Of course it's understandable that my generation would be suspicious and truly hesitant to encourage that kind of privatization at all, except for the fact that our benefits are fixed. No matter how much young folks put into the system, we won't get more out. And, we won't get back all that we put into the system. It just wasn't set up that way.
The Wall Street Journal continues:
Meantime, tens of billions of dollars of payroll taxes in excess of current Social Security benefits continue to flow into the Treasury each year, only to be spent today on other things by the same politicians who claim that personal accounts are a "risky scheme." As if putting one's trust in politicians wasn't the riskiest scheme imaginable.
As Federal Reserve Chairman Alan Greenspan told Congress yesterday in his most vigorous support yet for personal Social Security accounts, one of their virtues "is that money allocated to the personal accounts would no longer be available to fund other government activities." He added that "if existing promises need to changed, those changes should be made sooner rather than later." In other words, the longer Congress waits to reform Social Security, the more likely it is that the politicians will repudiate their benefit promises.

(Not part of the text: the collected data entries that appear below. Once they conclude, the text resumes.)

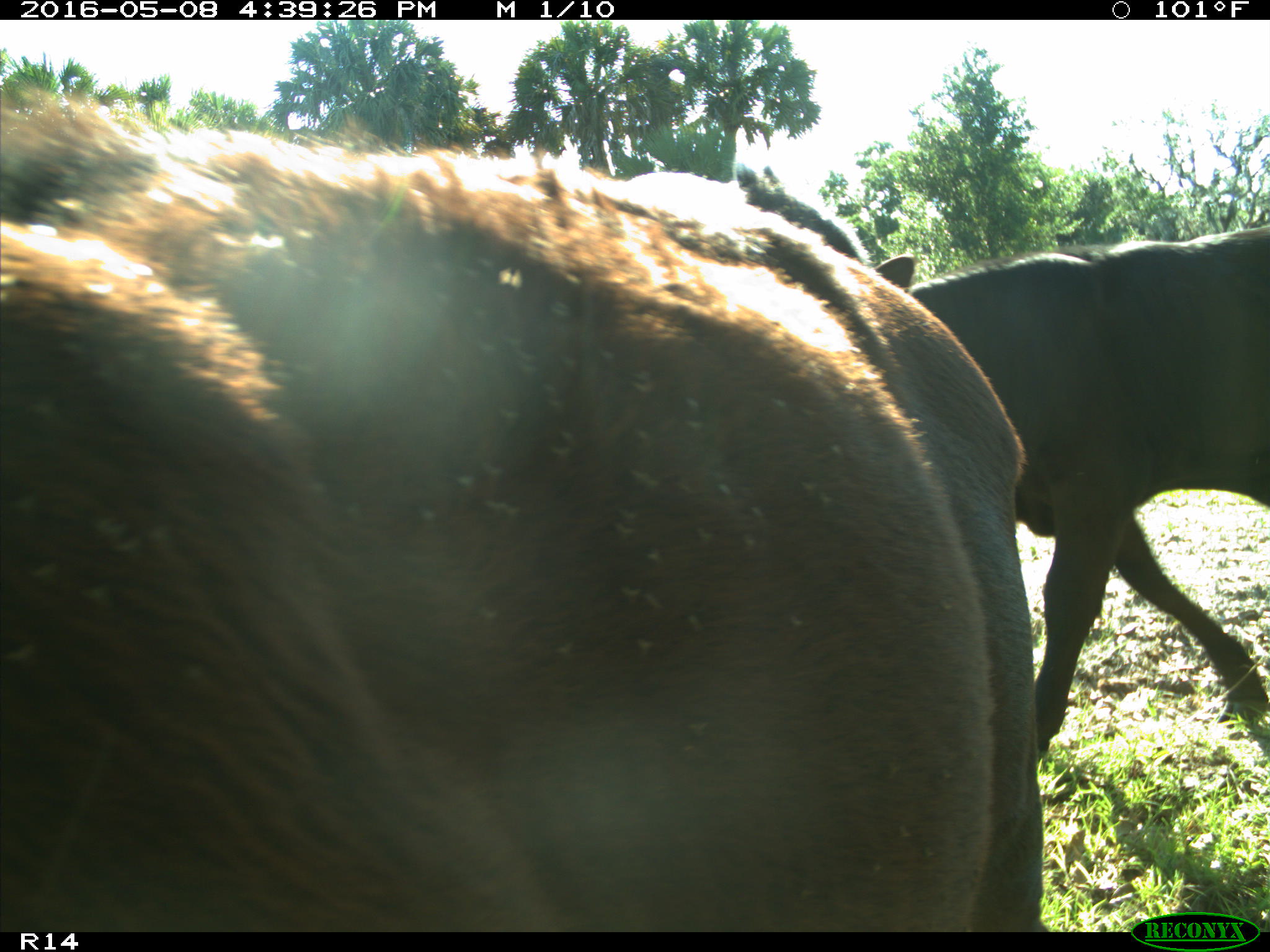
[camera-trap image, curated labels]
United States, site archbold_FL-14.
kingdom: Animalia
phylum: Chordata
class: Mammalia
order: Artiodactyla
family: Bovidae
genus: Bos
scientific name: Bos taurus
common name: domestic cow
Bos taurus (domestic cow).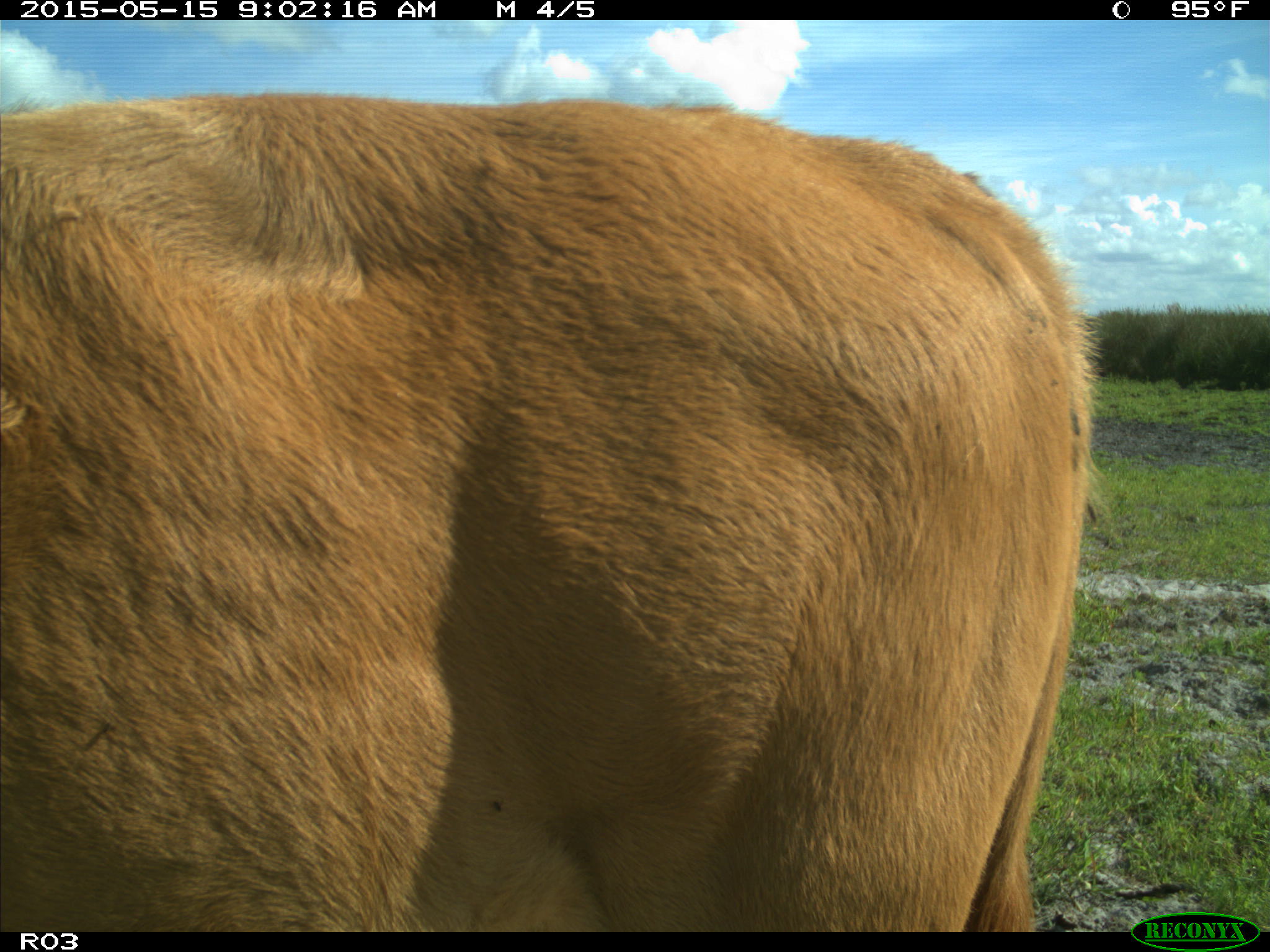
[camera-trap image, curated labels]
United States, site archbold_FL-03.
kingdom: Animalia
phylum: Chordata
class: Mammalia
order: Artiodactyla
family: Bovidae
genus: Bos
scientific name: Bos taurus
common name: domestic cow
Bos taurus (domestic cow).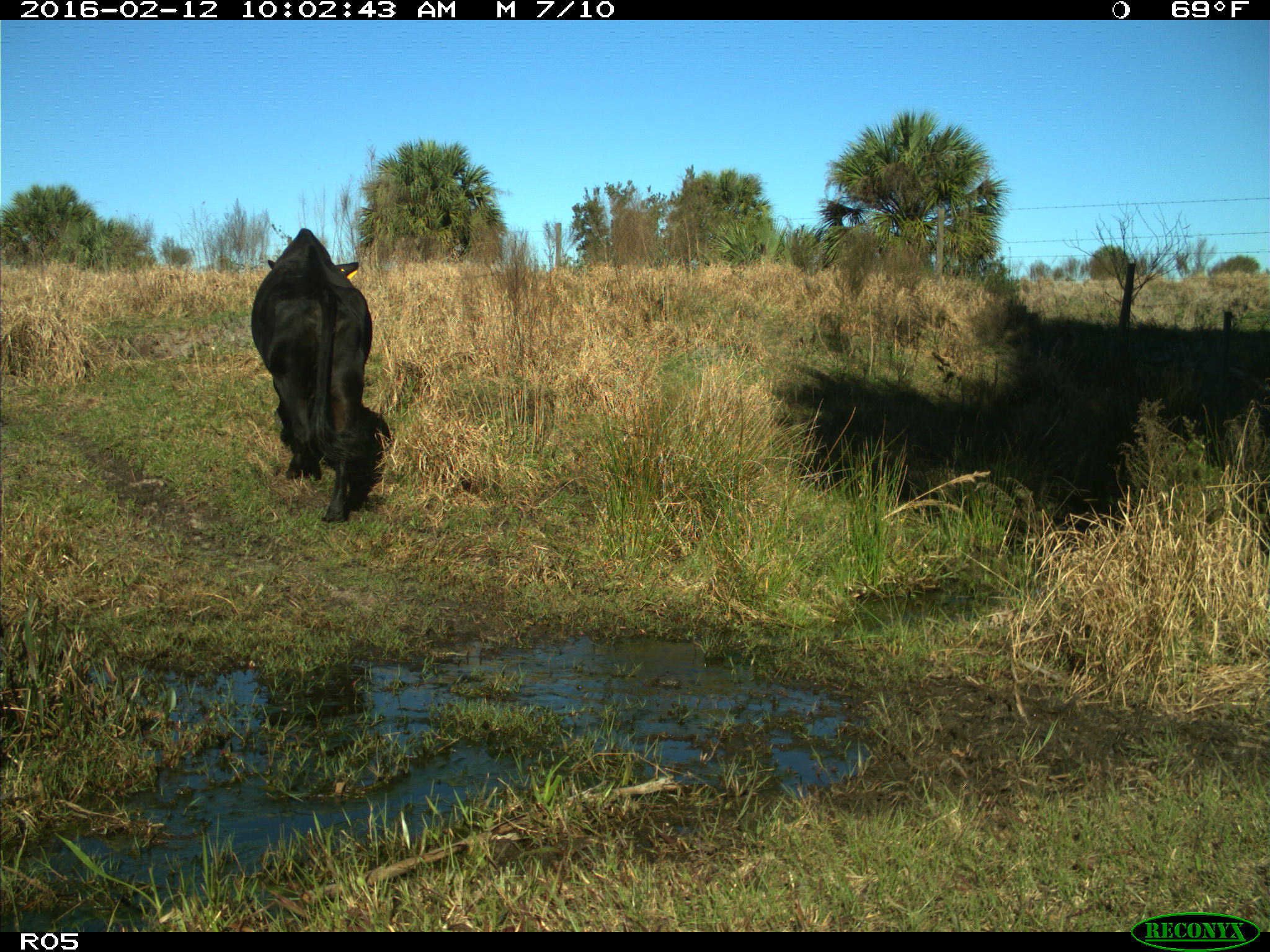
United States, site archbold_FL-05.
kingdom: Animalia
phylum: Chordata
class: Mammalia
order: Artiodactyla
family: Bovidae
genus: Bos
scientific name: Bos taurus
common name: domestic cow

Well, if that doesn't kill it, nothing will. Anyone who has looked into it, knows that Bill Clinton "balanced" his budget and "paid off" deficits by filching the social security accounts. Cooking the books, as it were. Even that didn't keep a recession from beginning toward the end of his second term, but that's another story.
I suspect President Bush knows he'll never get even the least bit of privatization of social security through Congress. It's too good for the people and, frankly, Congress has been better at talking the talk than walking the walk.
And so we come to the crux of the issue, ie: the dawg that's REALLY in the fight: "Reformers need to make clear that the main issue is who will own the payroll taxes that workers contribute to Social Security: The workers themselves, or politicians."
Anyone want to bet me: I say the politicians win, as usual.